**Extrait fourni:**
# # #

Il est vrai que l’acte de création poétique est souvent lié à l’expression des sentiments et des émotions qui sous-tendent le vécu du poète. De par ce fait, la poésie se trouve être un champ propice pour le développement des thèmes qui se ramènent à l’expérience individuelle du poète. Tel est le cas de l’expression de la souffrance personnelle, qui est l’un des topoï, ayant marqué la poésie française pendant des siècles. Cependant, avec l’avènement de la nouvelle génération des poètes parnassiens, l’exaltation des émotions personnelles prend une nouvelle dimension et se trouve être plutôt synonyme de « vanité » et de « profanation gratuite », comme l’affirme Leconte de Lisle dans la préface des Poèmes antiques.

Par ailleurs, cette nouvelle conception de la création poétique semble présider aux différents reproches d’impersonnalité voire d’impassibilité souvent adressés à la poésie parnassienne, incarnée par l’exemple de son chef de file, Leconte de Lisle. Toutefois, il reste qu’un climat de souffrance imprègne une considérable partie de son œuvre poétique et les lettres adressées à Emile Leforestier. Désormais, l’ensemble de la poésie lislienne prend la forme d’un discours motivé par la douleur d’être dans un monde profane. La souffrance du poète est incommensurable face à la décadence qui marque la création poétique des derniers romantiques et la montée de la poésie dite populaire.

Cependant, en dépit de la souffrance endurée, l’expression se fait souvent d’une manière assez implicite. C’est pourquoi nous envisageons de revenir sur les différentes formes de la pensée et de l’écriture de la souffrance dans l’œuvre poétique de Leconte de Lisle, afin de les expliciter davantage. Il s’agira de montrer que son expression repose sur un ensemble de stratégies discursives et énonciatives oscillant entre projection imaginaire dans des figures mythiques et sublimation esthétique. Ceci dit que la souffrance, loin de se réduire à une présence thématique, aussi obsédante soit-elle, est l’objet d’appréhension à la fois poétique, esthétique et métaphysique.

# # #

**Consigne 1:**
Relevez chacune des lignes des enregistrements ci-dessous où figure la chaîne « instances ».

**Enregistrements extraits:**
# # #

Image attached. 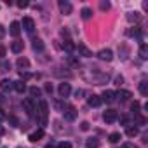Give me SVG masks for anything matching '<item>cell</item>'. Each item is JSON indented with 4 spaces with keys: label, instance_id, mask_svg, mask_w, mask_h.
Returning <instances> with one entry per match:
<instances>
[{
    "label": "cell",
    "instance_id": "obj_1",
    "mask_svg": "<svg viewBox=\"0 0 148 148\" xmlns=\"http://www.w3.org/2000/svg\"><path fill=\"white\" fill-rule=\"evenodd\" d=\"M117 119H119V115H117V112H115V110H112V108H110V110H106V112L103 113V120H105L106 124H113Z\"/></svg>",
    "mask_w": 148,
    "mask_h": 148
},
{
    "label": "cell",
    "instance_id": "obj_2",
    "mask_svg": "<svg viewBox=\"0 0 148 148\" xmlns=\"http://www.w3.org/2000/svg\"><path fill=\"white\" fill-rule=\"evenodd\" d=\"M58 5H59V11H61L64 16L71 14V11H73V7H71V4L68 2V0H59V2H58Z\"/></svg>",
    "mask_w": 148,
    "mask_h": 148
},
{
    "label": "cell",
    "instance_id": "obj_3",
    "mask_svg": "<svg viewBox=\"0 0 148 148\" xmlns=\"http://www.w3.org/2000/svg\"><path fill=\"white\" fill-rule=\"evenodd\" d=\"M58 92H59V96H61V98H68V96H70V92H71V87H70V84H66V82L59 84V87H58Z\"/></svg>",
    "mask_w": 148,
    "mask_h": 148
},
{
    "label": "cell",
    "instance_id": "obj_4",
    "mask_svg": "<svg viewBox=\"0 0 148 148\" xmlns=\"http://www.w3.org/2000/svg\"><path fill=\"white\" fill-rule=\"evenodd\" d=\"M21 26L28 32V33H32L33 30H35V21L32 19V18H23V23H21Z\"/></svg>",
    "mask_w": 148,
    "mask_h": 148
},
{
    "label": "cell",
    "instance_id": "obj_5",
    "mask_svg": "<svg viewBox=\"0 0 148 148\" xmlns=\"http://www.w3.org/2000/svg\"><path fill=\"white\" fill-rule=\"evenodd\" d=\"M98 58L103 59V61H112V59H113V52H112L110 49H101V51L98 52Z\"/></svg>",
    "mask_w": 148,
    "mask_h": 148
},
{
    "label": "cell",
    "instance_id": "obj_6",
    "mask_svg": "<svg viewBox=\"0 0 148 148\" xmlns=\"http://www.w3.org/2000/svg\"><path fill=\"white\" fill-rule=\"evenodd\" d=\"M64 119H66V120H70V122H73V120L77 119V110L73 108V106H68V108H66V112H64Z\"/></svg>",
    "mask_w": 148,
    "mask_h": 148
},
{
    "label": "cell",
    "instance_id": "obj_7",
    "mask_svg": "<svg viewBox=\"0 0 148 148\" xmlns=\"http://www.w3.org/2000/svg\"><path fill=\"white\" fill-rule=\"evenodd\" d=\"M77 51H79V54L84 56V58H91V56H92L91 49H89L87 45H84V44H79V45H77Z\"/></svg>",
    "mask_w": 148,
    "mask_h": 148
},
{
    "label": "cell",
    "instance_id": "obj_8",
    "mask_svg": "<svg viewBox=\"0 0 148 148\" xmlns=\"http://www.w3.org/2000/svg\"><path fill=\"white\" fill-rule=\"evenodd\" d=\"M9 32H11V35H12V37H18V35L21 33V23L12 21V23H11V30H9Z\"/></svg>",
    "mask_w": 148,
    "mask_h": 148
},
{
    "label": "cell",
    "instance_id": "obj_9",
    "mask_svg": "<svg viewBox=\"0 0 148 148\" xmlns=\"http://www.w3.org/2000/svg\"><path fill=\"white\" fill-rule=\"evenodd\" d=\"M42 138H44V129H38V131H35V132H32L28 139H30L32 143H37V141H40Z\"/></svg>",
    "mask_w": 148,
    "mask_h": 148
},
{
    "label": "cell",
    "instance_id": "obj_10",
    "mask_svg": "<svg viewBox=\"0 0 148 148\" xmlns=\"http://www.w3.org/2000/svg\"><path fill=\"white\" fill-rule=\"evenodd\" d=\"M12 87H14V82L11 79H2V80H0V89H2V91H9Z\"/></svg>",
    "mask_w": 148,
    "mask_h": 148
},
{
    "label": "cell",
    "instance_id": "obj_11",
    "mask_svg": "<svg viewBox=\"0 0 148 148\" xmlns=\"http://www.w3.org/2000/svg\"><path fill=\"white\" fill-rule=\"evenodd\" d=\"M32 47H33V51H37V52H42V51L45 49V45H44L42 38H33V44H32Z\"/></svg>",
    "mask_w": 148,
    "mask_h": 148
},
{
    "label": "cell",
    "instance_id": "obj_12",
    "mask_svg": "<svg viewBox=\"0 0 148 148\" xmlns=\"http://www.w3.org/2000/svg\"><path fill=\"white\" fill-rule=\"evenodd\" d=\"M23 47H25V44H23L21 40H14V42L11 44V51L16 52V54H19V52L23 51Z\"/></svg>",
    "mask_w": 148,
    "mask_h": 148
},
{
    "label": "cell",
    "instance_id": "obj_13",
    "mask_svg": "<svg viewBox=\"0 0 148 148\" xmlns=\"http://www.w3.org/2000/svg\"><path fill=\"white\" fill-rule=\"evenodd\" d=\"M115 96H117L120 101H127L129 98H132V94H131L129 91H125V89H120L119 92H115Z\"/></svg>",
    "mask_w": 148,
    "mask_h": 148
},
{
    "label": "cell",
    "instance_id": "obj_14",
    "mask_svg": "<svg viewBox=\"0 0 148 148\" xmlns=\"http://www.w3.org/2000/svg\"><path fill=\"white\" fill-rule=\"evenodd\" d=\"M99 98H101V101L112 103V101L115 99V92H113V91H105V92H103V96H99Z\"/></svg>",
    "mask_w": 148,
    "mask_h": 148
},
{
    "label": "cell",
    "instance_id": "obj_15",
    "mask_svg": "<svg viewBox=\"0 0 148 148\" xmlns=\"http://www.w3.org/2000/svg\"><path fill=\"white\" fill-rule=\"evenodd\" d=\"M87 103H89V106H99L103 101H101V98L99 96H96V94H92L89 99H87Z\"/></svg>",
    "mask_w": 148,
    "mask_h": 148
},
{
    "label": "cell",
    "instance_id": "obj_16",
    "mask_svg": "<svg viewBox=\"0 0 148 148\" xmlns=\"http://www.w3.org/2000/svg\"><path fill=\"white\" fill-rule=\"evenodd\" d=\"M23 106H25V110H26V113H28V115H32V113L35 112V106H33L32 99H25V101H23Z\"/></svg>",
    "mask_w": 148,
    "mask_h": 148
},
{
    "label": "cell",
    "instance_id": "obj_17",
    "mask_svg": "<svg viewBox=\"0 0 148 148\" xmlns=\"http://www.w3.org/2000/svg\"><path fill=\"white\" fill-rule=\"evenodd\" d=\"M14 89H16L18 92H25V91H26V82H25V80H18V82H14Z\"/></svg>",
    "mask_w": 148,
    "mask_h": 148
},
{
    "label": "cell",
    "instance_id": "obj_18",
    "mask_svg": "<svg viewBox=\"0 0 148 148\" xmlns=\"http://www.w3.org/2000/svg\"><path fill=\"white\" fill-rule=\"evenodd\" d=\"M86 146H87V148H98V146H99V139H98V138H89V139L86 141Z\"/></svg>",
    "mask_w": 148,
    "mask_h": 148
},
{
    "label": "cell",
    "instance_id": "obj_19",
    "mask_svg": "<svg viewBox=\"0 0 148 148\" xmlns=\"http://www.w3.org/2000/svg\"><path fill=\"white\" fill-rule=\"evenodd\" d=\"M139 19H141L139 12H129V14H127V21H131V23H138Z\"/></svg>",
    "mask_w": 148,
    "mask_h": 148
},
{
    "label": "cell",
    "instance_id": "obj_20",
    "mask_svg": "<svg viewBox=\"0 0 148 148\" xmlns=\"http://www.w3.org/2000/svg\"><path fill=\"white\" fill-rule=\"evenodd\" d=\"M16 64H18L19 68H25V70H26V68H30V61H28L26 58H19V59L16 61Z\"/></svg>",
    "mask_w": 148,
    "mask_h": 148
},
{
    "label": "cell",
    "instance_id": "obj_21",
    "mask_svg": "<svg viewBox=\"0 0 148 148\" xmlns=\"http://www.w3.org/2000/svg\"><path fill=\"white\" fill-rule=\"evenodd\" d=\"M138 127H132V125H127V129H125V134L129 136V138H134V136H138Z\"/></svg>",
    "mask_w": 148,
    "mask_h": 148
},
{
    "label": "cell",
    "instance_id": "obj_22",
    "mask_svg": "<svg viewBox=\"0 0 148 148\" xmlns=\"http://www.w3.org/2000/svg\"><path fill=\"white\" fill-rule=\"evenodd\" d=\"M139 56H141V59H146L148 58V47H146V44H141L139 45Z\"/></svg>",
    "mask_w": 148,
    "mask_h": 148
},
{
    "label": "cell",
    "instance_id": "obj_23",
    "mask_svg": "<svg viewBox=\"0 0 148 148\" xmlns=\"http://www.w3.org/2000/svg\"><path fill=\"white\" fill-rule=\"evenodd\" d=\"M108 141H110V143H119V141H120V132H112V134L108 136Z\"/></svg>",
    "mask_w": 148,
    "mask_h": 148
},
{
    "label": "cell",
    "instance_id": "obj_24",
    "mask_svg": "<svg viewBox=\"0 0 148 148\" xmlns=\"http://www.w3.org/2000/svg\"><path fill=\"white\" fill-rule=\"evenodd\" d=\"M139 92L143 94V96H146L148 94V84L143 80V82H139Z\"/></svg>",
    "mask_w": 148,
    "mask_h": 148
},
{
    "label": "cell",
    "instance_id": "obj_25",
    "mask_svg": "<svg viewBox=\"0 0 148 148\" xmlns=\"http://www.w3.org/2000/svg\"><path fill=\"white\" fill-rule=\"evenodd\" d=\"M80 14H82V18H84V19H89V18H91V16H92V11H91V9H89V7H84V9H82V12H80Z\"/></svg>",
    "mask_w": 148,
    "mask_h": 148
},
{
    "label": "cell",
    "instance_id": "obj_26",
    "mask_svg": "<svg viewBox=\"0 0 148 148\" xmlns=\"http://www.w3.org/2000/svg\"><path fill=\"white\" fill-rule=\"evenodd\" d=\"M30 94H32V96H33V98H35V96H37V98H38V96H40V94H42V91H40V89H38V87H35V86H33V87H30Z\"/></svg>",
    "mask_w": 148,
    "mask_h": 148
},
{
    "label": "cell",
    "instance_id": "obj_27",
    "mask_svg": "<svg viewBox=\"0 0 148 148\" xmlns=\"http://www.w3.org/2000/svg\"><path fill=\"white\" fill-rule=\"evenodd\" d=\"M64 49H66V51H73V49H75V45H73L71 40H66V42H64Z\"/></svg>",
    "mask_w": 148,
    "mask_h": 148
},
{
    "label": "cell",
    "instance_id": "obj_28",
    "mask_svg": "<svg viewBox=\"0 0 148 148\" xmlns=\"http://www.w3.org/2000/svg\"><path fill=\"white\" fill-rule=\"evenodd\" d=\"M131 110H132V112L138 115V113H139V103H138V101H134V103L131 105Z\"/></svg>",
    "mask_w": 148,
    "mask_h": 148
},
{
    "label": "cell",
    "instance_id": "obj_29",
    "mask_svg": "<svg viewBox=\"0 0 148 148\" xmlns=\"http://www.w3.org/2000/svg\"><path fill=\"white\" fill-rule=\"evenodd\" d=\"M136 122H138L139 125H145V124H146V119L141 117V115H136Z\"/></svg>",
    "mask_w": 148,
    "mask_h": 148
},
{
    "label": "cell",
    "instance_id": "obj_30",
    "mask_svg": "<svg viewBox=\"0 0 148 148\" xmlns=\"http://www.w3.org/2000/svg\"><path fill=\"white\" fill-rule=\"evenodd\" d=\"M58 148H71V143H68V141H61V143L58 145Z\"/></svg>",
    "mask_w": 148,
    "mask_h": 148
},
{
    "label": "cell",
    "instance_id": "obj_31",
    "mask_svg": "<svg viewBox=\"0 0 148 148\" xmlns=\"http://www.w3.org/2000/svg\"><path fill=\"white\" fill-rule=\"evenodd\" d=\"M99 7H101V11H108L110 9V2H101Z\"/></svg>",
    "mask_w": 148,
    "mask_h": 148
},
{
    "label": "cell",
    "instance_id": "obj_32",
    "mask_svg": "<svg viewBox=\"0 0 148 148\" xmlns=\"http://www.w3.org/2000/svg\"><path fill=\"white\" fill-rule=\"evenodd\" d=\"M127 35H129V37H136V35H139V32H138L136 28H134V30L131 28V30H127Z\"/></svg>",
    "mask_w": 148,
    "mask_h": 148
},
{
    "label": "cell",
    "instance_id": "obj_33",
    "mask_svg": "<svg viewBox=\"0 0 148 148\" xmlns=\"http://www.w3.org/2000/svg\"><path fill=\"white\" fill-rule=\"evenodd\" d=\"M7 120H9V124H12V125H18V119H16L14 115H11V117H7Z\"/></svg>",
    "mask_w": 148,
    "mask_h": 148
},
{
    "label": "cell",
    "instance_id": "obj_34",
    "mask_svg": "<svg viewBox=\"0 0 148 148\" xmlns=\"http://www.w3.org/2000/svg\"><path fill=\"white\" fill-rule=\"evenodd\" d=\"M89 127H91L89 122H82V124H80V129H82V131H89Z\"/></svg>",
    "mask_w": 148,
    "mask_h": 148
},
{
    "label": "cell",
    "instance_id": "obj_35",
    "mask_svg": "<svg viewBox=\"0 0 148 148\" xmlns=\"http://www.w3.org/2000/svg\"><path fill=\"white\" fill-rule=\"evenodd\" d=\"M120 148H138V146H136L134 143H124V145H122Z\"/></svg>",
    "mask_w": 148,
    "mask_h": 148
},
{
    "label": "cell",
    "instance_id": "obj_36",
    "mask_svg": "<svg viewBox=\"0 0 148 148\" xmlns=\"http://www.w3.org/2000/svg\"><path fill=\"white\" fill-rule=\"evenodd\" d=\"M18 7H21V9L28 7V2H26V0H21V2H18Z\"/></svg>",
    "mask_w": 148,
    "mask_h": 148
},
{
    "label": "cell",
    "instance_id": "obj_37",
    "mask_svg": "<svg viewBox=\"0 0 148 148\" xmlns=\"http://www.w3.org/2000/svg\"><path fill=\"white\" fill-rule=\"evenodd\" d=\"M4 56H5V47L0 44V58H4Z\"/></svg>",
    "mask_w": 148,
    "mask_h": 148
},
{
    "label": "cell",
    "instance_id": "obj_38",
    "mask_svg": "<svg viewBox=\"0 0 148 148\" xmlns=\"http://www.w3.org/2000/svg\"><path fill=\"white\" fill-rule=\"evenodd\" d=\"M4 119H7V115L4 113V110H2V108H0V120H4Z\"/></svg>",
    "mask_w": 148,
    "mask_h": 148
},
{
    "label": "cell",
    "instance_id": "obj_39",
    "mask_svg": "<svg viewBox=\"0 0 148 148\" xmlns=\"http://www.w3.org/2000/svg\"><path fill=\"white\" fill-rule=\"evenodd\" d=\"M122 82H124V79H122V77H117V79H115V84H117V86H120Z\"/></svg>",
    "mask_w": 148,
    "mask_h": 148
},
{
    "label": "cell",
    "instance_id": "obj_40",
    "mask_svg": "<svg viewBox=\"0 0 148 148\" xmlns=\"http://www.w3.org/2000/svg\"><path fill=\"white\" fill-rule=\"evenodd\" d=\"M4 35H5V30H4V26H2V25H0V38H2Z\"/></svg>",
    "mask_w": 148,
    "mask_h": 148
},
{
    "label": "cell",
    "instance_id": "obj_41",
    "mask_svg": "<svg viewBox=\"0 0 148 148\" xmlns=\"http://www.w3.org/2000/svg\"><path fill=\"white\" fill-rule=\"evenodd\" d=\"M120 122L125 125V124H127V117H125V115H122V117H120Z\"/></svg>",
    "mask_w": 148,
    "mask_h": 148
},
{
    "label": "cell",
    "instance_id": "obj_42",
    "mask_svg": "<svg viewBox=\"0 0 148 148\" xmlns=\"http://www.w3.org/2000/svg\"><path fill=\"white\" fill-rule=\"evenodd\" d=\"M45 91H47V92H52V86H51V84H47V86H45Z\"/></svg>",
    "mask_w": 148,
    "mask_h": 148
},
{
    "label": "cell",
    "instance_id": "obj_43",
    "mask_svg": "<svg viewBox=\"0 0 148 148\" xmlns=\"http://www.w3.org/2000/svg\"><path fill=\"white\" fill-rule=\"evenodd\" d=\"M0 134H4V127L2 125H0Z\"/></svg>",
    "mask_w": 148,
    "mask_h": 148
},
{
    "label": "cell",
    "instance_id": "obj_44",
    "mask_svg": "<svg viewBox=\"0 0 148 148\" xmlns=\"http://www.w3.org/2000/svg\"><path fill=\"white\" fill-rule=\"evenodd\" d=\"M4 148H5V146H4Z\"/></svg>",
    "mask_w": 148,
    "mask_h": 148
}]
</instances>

# # #

**Consigne 2:**
Extrayez du texte sur la souffrance chez Leconte de Lisle tout ce qui va de « Cependant, en dépit » jusqu'à « esthétique et métaphysique. », en le recopiant à l'identique.

**Corrigé détaillé 1:**
Returning <instances> with one entry per match:
<instances>
</instances>

**Corrigé détaillé 2:**
Cependant, en dépit de la souffrance endurée, l’expression se fait souvent d’une manière assez implicite. C’est pourquoi nous envisageons de revenir sur les différentes formes de la pensée et de l’écriture de la souffrance dans l’œuvre poétique de Leconte de Lisle, afin de les expliciter davantage. Il s’agira de montrer que son expression repose sur un ensemble de stratégies discursives et énonciatives oscillant entre projection imaginaire dans des figures mythiques et sublimation esthétique. Ceci dit que la souffrance, loin de se réduire à une présence thématique, aussi obsédante soit-elle, est l’objet d’appréhension à la fois poétique, esthétique et métaphysique.